During the Great War black and mixed-race women broke down barriers at a time when contact with them in British society was minimal. Importantly these women offered an alternative to the racial stereotyping at that time in literature, silent cinema, or on stage as bandanna-wearing mammies and other racial caricatures. For example, in music halls, the refinement of glamorous stars like Belle Davis and Cassie Walmer, militated against the stereotypical image of black women in Britain.
We may never find out the name of the nurse who was photographed at a soldier’s convalescent home in Surrey in 1915, but we know she existed in a profession that operated a ‘colour bar’ until the 1930s. We may never find out the identity of the happy, smiling face of the munitions factory worker in Bradford in 1917, but her appearance demonstrates that some black women successfully integrated into war work. Thanks to the Liverpool historian Ray Costello, we know that one of his mixed-race aunts was a seamstress who made caps and uniforms Liverpool’s Lybro Factory. He explains that the factory was owned by Quakers and was one of the few that would employ black women in Liverpool.
Black women from the working-classes were often forced into low-paid professions by taking such jobs as domestic servant or seamstress. When London-born Esther Bruce left school in the mid-1920s she experienced both. Exploited in domestic service, her Guyanese step-mother taught her to sew and this was the profession she remained in until she retired at the age of 74. In her memoir, published in 1991, she recalled her childhood in the Great War: “At school we made things for the troops and waved a Union Jack at soldiers marching along North End Road.” Esther also remembered a Zeppelin appearing in the sky at the end of their street, over West Kensington station. Fortunately, it did not drop any bombs.
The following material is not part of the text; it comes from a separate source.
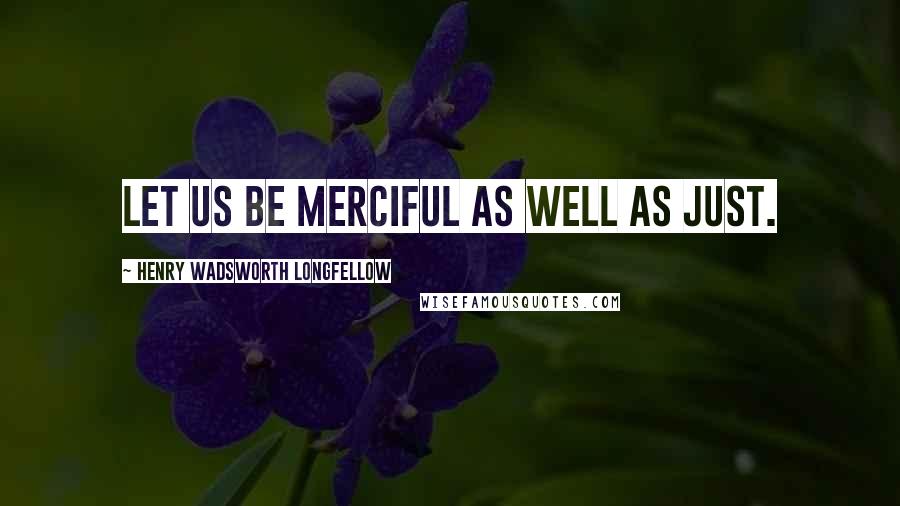 LET US BE MERCIFUL AS WELL AS JUST.

~ HENRY WADSWORTH LONGFELLOW

WISEFAMOUSQUOTES.COM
Black women from the middle-classes fared better. The composers Amanda Ira Aldridge (who studied at the Royal College of Music) and Avril Coleridge-Taylor (who studied at the Trinity College of Music) forged their own paths, breaking down barriers in the male-dominated world of ‘serious’ (classical) music. The Jamaican-born Vera Manley won a Commonwealth scholarship and studied music in London before she became a music teacher in Britain. On an extended visit to Russia in 1916-17 to study music, she witnessed first-hand the Russian Revolution. In a letter to her family Vera gave a detailed eyewitness account of that terrifying event.
Kathleen Easmon, born in Sierra Leone, was brought to London as a young child by her widowed mother who wanted her to have an English education. Kathleen attended Notting Hill High School for girls before studying fashion design at South Kensington College from 1910-14. She then became an associate of the Royal College of Art. She remained in London during the war before returning to Sierra Leone in 1917.
In 1914, just before the outbreak of the Great War, the Trinidadian teacher Audrey Jeffers arrived in Britain to study social science in London. During the war, Audrey became involved with and served among the West African troops. She put her organisational skills to good use by forming a West African soldiers’ fund, collecting financial contributions from fellow West Indians in London.
Mabel Mercer came from humble beginnings in Staffordshire and trod the boards throughout the First World War in music halls. In the 1970s she gave a first-hand account of her experiences of those early, formative years in show business. By the 1970s she was one of America’s most influential cabaret artistes and Frank Sinatra said she taught him everything he knew about a lyric!
Not all black women were fortunate. In 1919, in Ealing, west London, Grace Ann Stevenson, a 38-year-old domestic servant who had left Jamaica in the Edwardian era, committed suicide. Isolated and unhappy, she couldn’t afford to return to her homeland. She left a suicide note: “I am a lonely broken-hearted girl, and I have no-one in England…I cannot face the world any longer; it is too hard.”
Grace Ann might have had a chance at surviving her ordeal had she contacted a black-led organisation like the League of Coloured Peoples, but that did not come into existence until 1931. In 1919, most black people who lived and worked in Britain would have had contact with other members of their community, whether in their families or as friends. Grace Ann had no one, and in desperation she took her own life. Though black settlers had been here since at least the 1500s, she could not have known that her death coincided with the beginnings of what we now know as Britain’s modern-day black community.